By Rev Fr William Goh
Set of 6 cds
1. The Right and Wrong Notions of Sin
Grace is opposed to sin. By deepening our understanding of human freedom, we can better understand the nature of sin. This talk will discuss the ultimate sin which is the sin against the Holy Spirit; the distinction between mortal and venial sin. Whilst such a distinction is helpful, it has its limitations and can lead to legalism. It is therefore necessary to clarify the wrong and right notions of sin.
2. Is Sin Purely a Subjective Matter or Does It Have an Objective Dimension?
In Catholic teaching, sin is not simply left to the individual person to decide what is and what is not a grave sin. When we speak of sin, we are dealing with divine truth. The Church as the guardian of Truth in matters of faith and morals provides us the objective dimension of sin independent of our preferences. What are the implications of the Church’s pronouncement on the sinful nature of a particular act? How do we reconcile the objective dimension of sin with that of the individual conscience, that is, the subjective conscience of man?
3. Grace and the Exercise of Freedom
Theologically, as Catholics we share in the freedom of the children of God. How then does grace influence our freedom with respect to election and sin? Specifically, we have to deal with the psychological process in the exercise of freedom. Every free action is dependent on our fundamental option on one hand, and the concrete exercise of this personal basic option in our daily life. These two aspects should work in perfect harmony but often there is a lack of integration. What impacts this capacity to carry out the freedom of God is sin and our fallen nature.
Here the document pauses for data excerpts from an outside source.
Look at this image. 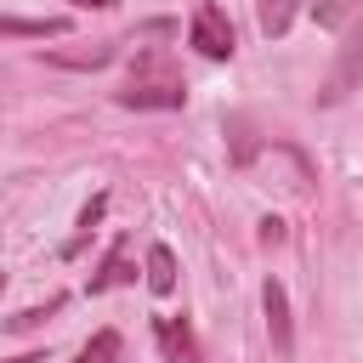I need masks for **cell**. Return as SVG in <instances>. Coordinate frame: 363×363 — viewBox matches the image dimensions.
<instances>
[{"mask_svg":"<svg viewBox=\"0 0 363 363\" xmlns=\"http://www.w3.org/2000/svg\"><path fill=\"white\" fill-rule=\"evenodd\" d=\"M295 11H301V0H255V23H261L267 40H284L289 23H295Z\"/></svg>","mask_w":363,"mask_h":363,"instance_id":"7","label":"cell"},{"mask_svg":"<svg viewBox=\"0 0 363 363\" xmlns=\"http://www.w3.org/2000/svg\"><path fill=\"white\" fill-rule=\"evenodd\" d=\"M62 28H68V17H6L0 23L6 40H23V34H40L45 40V34H62Z\"/></svg>","mask_w":363,"mask_h":363,"instance_id":"10","label":"cell"},{"mask_svg":"<svg viewBox=\"0 0 363 363\" xmlns=\"http://www.w3.org/2000/svg\"><path fill=\"white\" fill-rule=\"evenodd\" d=\"M119 352H125V340H119V329H96V335L85 340V352H79V363H119Z\"/></svg>","mask_w":363,"mask_h":363,"instance_id":"12","label":"cell"},{"mask_svg":"<svg viewBox=\"0 0 363 363\" xmlns=\"http://www.w3.org/2000/svg\"><path fill=\"white\" fill-rule=\"evenodd\" d=\"M261 244H284V221H278V216L261 221Z\"/></svg>","mask_w":363,"mask_h":363,"instance_id":"15","label":"cell"},{"mask_svg":"<svg viewBox=\"0 0 363 363\" xmlns=\"http://www.w3.org/2000/svg\"><path fill=\"white\" fill-rule=\"evenodd\" d=\"M357 11H363V0H312V17H318V28H346Z\"/></svg>","mask_w":363,"mask_h":363,"instance_id":"13","label":"cell"},{"mask_svg":"<svg viewBox=\"0 0 363 363\" xmlns=\"http://www.w3.org/2000/svg\"><path fill=\"white\" fill-rule=\"evenodd\" d=\"M153 329H159L164 357H176V363H199V340H193V329H187L182 318H153Z\"/></svg>","mask_w":363,"mask_h":363,"instance_id":"6","label":"cell"},{"mask_svg":"<svg viewBox=\"0 0 363 363\" xmlns=\"http://www.w3.org/2000/svg\"><path fill=\"white\" fill-rule=\"evenodd\" d=\"M147 289L153 295H170L176 289V255H170V244H153L147 250Z\"/></svg>","mask_w":363,"mask_h":363,"instance_id":"9","label":"cell"},{"mask_svg":"<svg viewBox=\"0 0 363 363\" xmlns=\"http://www.w3.org/2000/svg\"><path fill=\"white\" fill-rule=\"evenodd\" d=\"M261 306H267L272 352H278V357H289V352H295V323H289V295H284V284H278V278H267V284H261Z\"/></svg>","mask_w":363,"mask_h":363,"instance_id":"3","label":"cell"},{"mask_svg":"<svg viewBox=\"0 0 363 363\" xmlns=\"http://www.w3.org/2000/svg\"><path fill=\"white\" fill-rule=\"evenodd\" d=\"M102 216H108V193H96V199H91L85 210H79V221H74V238L62 244V255H68V261H74V255L85 250V238L96 233V221H102Z\"/></svg>","mask_w":363,"mask_h":363,"instance_id":"8","label":"cell"},{"mask_svg":"<svg viewBox=\"0 0 363 363\" xmlns=\"http://www.w3.org/2000/svg\"><path fill=\"white\" fill-rule=\"evenodd\" d=\"M187 40H193V51L210 57V62H227V57L238 51L233 23H227V11H221L216 0H199V11H193V23H187Z\"/></svg>","mask_w":363,"mask_h":363,"instance_id":"2","label":"cell"},{"mask_svg":"<svg viewBox=\"0 0 363 363\" xmlns=\"http://www.w3.org/2000/svg\"><path fill=\"white\" fill-rule=\"evenodd\" d=\"M74 6H96V11H113L119 0H74Z\"/></svg>","mask_w":363,"mask_h":363,"instance_id":"16","label":"cell"},{"mask_svg":"<svg viewBox=\"0 0 363 363\" xmlns=\"http://www.w3.org/2000/svg\"><path fill=\"white\" fill-rule=\"evenodd\" d=\"M352 85H363V28L340 45V57H335V74H329V91H323V102H340Z\"/></svg>","mask_w":363,"mask_h":363,"instance_id":"5","label":"cell"},{"mask_svg":"<svg viewBox=\"0 0 363 363\" xmlns=\"http://www.w3.org/2000/svg\"><path fill=\"white\" fill-rule=\"evenodd\" d=\"M17 363H45V357H17Z\"/></svg>","mask_w":363,"mask_h":363,"instance_id":"17","label":"cell"},{"mask_svg":"<svg viewBox=\"0 0 363 363\" xmlns=\"http://www.w3.org/2000/svg\"><path fill=\"white\" fill-rule=\"evenodd\" d=\"M119 57V45H91V51H45V62H57V68H102V62H113Z\"/></svg>","mask_w":363,"mask_h":363,"instance_id":"11","label":"cell"},{"mask_svg":"<svg viewBox=\"0 0 363 363\" xmlns=\"http://www.w3.org/2000/svg\"><path fill=\"white\" fill-rule=\"evenodd\" d=\"M125 284H136V267H130V238H113V250H108V261L91 272V295H108V289H125Z\"/></svg>","mask_w":363,"mask_h":363,"instance_id":"4","label":"cell"},{"mask_svg":"<svg viewBox=\"0 0 363 363\" xmlns=\"http://www.w3.org/2000/svg\"><path fill=\"white\" fill-rule=\"evenodd\" d=\"M51 312H62V295H51L45 306H28V312H17V318H6V329H11V335H23V329H34V323H45Z\"/></svg>","mask_w":363,"mask_h":363,"instance_id":"14","label":"cell"},{"mask_svg":"<svg viewBox=\"0 0 363 363\" xmlns=\"http://www.w3.org/2000/svg\"><path fill=\"white\" fill-rule=\"evenodd\" d=\"M113 102L119 108H187V85L170 74V62L164 57H142L136 62V74H130V85L125 91H113Z\"/></svg>","mask_w":363,"mask_h":363,"instance_id":"1","label":"cell"}]
</instances>
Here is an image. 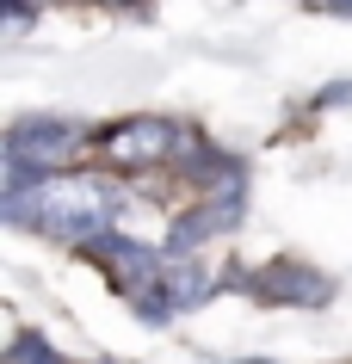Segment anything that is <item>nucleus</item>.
<instances>
[{
	"label": "nucleus",
	"mask_w": 352,
	"mask_h": 364,
	"mask_svg": "<svg viewBox=\"0 0 352 364\" xmlns=\"http://www.w3.org/2000/svg\"><path fill=\"white\" fill-rule=\"evenodd\" d=\"M124 204L112 179H93V173H50L31 192H0V216L13 229H38L50 241H87L112 223V210Z\"/></svg>",
	"instance_id": "nucleus-1"
},
{
	"label": "nucleus",
	"mask_w": 352,
	"mask_h": 364,
	"mask_svg": "<svg viewBox=\"0 0 352 364\" xmlns=\"http://www.w3.org/2000/svg\"><path fill=\"white\" fill-rule=\"evenodd\" d=\"M75 154H87V130L80 124H68V117H19L6 130V192L43 186Z\"/></svg>",
	"instance_id": "nucleus-2"
},
{
	"label": "nucleus",
	"mask_w": 352,
	"mask_h": 364,
	"mask_svg": "<svg viewBox=\"0 0 352 364\" xmlns=\"http://www.w3.org/2000/svg\"><path fill=\"white\" fill-rule=\"evenodd\" d=\"M229 290L254 296L272 309H328L334 303V278L303 266V259H266V266H241L229 272Z\"/></svg>",
	"instance_id": "nucleus-3"
},
{
	"label": "nucleus",
	"mask_w": 352,
	"mask_h": 364,
	"mask_svg": "<svg viewBox=\"0 0 352 364\" xmlns=\"http://www.w3.org/2000/svg\"><path fill=\"white\" fill-rule=\"evenodd\" d=\"M80 259L87 266H99L105 278H112L117 296H149V290H161V278H167V259H161L149 241H130V235H112V229H99L80 241Z\"/></svg>",
	"instance_id": "nucleus-4"
},
{
	"label": "nucleus",
	"mask_w": 352,
	"mask_h": 364,
	"mask_svg": "<svg viewBox=\"0 0 352 364\" xmlns=\"http://www.w3.org/2000/svg\"><path fill=\"white\" fill-rule=\"evenodd\" d=\"M186 136L174 117H124V124H112V130L99 136L93 149L105 167H167V161H179V149H186Z\"/></svg>",
	"instance_id": "nucleus-5"
},
{
	"label": "nucleus",
	"mask_w": 352,
	"mask_h": 364,
	"mask_svg": "<svg viewBox=\"0 0 352 364\" xmlns=\"http://www.w3.org/2000/svg\"><path fill=\"white\" fill-rule=\"evenodd\" d=\"M241 216H247V186H241V192H204V204L186 210V216L174 223L167 253L186 259V253H198L204 241H216V235H235V229H241Z\"/></svg>",
	"instance_id": "nucleus-6"
},
{
	"label": "nucleus",
	"mask_w": 352,
	"mask_h": 364,
	"mask_svg": "<svg viewBox=\"0 0 352 364\" xmlns=\"http://www.w3.org/2000/svg\"><path fill=\"white\" fill-rule=\"evenodd\" d=\"M161 290H167V303L186 315V309H204V303L216 296V278H210L204 266H192V253H186V259H174V266H167Z\"/></svg>",
	"instance_id": "nucleus-7"
},
{
	"label": "nucleus",
	"mask_w": 352,
	"mask_h": 364,
	"mask_svg": "<svg viewBox=\"0 0 352 364\" xmlns=\"http://www.w3.org/2000/svg\"><path fill=\"white\" fill-rule=\"evenodd\" d=\"M0 364H80V358L56 352L50 333H13V346H6V358H0Z\"/></svg>",
	"instance_id": "nucleus-8"
},
{
	"label": "nucleus",
	"mask_w": 352,
	"mask_h": 364,
	"mask_svg": "<svg viewBox=\"0 0 352 364\" xmlns=\"http://www.w3.org/2000/svg\"><path fill=\"white\" fill-rule=\"evenodd\" d=\"M43 0H6V31H13V38H19L25 25H31V13H38Z\"/></svg>",
	"instance_id": "nucleus-9"
},
{
	"label": "nucleus",
	"mask_w": 352,
	"mask_h": 364,
	"mask_svg": "<svg viewBox=\"0 0 352 364\" xmlns=\"http://www.w3.org/2000/svg\"><path fill=\"white\" fill-rule=\"evenodd\" d=\"M112 6H149V0H112Z\"/></svg>",
	"instance_id": "nucleus-10"
},
{
	"label": "nucleus",
	"mask_w": 352,
	"mask_h": 364,
	"mask_svg": "<svg viewBox=\"0 0 352 364\" xmlns=\"http://www.w3.org/2000/svg\"><path fill=\"white\" fill-rule=\"evenodd\" d=\"M241 364H272V358H241Z\"/></svg>",
	"instance_id": "nucleus-11"
}]
</instances>
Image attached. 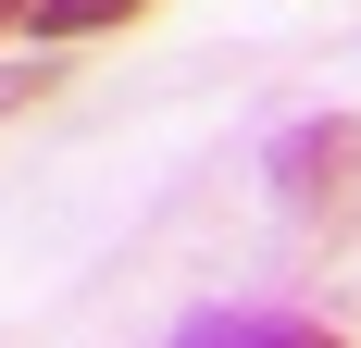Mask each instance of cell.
Listing matches in <instances>:
<instances>
[{
	"label": "cell",
	"instance_id": "obj_3",
	"mask_svg": "<svg viewBox=\"0 0 361 348\" xmlns=\"http://www.w3.org/2000/svg\"><path fill=\"white\" fill-rule=\"evenodd\" d=\"M137 13H149V0H37L25 25L37 37H112V25H137Z\"/></svg>",
	"mask_w": 361,
	"mask_h": 348
},
{
	"label": "cell",
	"instance_id": "obj_5",
	"mask_svg": "<svg viewBox=\"0 0 361 348\" xmlns=\"http://www.w3.org/2000/svg\"><path fill=\"white\" fill-rule=\"evenodd\" d=\"M25 13H37V0H0V37H13V25H25Z\"/></svg>",
	"mask_w": 361,
	"mask_h": 348
},
{
	"label": "cell",
	"instance_id": "obj_4",
	"mask_svg": "<svg viewBox=\"0 0 361 348\" xmlns=\"http://www.w3.org/2000/svg\"><path fill=\"white\" fill-rule=\"evenodd\" d=\"M50 87H63V63H37V50H25V63H0V125H13V112H37Z\"/></svg>",
	"mask_w": 361,
	"mask_h": 348
},
{
	"label": "cell",
	"instance_id": "obj_1",
	"mask_svg": "<svg viewBox=\"0 0 361 348\" xmlns=\"http://www.w3.org/2000/svg\"><path fill=\"white\" fill-rule=\"evenodd\" d=\"M274 211L299 237H361V112H299L274 137Z\"/></svg>",
	"mask_w": 361,
	"mask_h": 348
},
{
	"label": "cell",
	"instance_id": "obj_2",
	"mask_svg": "<svg viewBox=\"0 0 361 348\" xmlns=\"http://www.w3.org/2000/svg\"><path fill=\"white\" fill-rule=\"evenodd\" d=\"M162 348H361V336H336L324 311H187Z\"/></svg>",
	"mask_w": 361,
	"mask_h": 348
}]
</instances>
Hence, grace is necessary to heal man of his inner division before he can live a life of integrity.
4. Is Experiential Knowledge of Grace Possible?
Since grace is supernatural because of its divine origin, how can we have an experiential knowledge of it and recognize it as such? Due to the complexity of our psychology, our biological, psychic, rational and spiritual functions are so interwoven that it is difficult to tell when grace is acting and when we are acting. This calls for discernment as we try to see His presence at work in our conscience, faith, hope and love.
5. Grace and its Healing Effects on the Human Person
Grace has to do with death and life. By infusing into our souls His living and recreating grace, God heals us by forgiving and mitigating the effects of both original and personal sins. But grace not only heals, it elevates us to share in the life of God which is the basis for our claim to being “sons/daughters” in and with the Son. However, it can only take place if we do not resist His grace. This is where the challenge is because man does not surrender easily to God. We are paralyzed by fear and by our past experiences. How does one let go and surrender oneself to God? How does grace renew the entire person bringing about an integral and wholesome spirituality? Grace protects the ecology of the human body.
6. Grace and its Transforming Effects on the World
Grace affects and changes the human person but the objective order of the world remains the same. The body is still prone to sickness and pain. .Although Grace cannot change the objective world, it does change the secularized world. Grace changes the world of sin to a world of love. Grace makes possible for God’s providential love to work in nature, history, miracles, science, culture, art and ordinary events. Through grace, we recognize God’s presence in our world and in our lives. Hence, grace sanctifies the world at its very foundation and the material world is blessed in Christ. Through grace, the world finds its meaning in Christ through the proper stewardship of man.